もし、グローバル変数をユーザ定義関数で書き替えたい場合には、下記コードのように呼び出し時に、その引数名は与えないで、呼び出しします。

コード例
var i : Int = 30

// 引数が無い事に注目
fun test() : Int {
    i = i + 5 
    println("いまユーザ関数の中")
    println(i)
    return 1
}

fun main() {
    var i : Int 
    i =10
    
    test() // グローバル変数をいじるので、呼び出し側の引数を消す
    println("いまmain関数")    
    println(i)
}
実行結果
いまユーザ関数の中
35
いまmain関数
10

なお、ユーザ定義関数側でグローバル変数をいじっているので、ユーザ定義関数で参照される「i」は、main関数の「10」ではなく、グローバル変数の「30」および計算結果(+5)の「35」です。

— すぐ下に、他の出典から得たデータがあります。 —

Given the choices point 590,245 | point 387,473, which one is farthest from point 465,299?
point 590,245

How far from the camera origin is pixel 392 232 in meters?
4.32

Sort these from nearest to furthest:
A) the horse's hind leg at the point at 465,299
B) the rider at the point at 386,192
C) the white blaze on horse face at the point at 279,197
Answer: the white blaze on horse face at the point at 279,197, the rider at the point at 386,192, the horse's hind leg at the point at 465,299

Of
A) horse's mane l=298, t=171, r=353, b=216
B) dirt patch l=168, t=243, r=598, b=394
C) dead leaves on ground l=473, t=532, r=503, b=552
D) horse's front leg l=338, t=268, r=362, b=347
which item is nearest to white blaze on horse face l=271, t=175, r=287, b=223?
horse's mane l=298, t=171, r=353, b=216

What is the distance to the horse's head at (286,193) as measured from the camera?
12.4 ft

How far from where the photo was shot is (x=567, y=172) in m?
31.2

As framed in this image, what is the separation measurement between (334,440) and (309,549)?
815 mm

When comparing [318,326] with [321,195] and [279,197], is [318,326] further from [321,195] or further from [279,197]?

また、main関数側でも別途iを宣言してあるので、main関数に戻った時にはiは「10」に戻ります。(詳しくは後述の「ローカル変数」の節で説明します。)


ローカル変数[編集]

ある関数の中で、呼び出し元やグーバル変数ですでに使用した変数と同じ変数名の変数をvar宣言する事ができますが、既存の変数とは別の、宣言場所のその関数内限定での変数として扱われ、このような仕組みを「ローカル変数」といいます。

コード例
fun test() : Int {
    var i : Int = 40
    i = i + 5 
    println("いまユーザ関数の中")
    println(i)
    return 1
}

fun main() {
    var i : Int 
    i =10
    
    test()
    println("いまmain関数")    
    println(i)
}
実行結果
いまユーザ関数の中
45
いまmain関数
10

ユーザ定義関数の中の「i」は、main関数の「i」とは別物です。

なので、ユーザ定義関数側でiが40になったり45になったりしても、ユーザ定義関数の実行が終わりmain関数に戻った際には、iの値は10に戻ってしまいます(main関数内でのユーザ定義関数の呼び出し直前のiの値が「10」なので、直前の値に戻る)。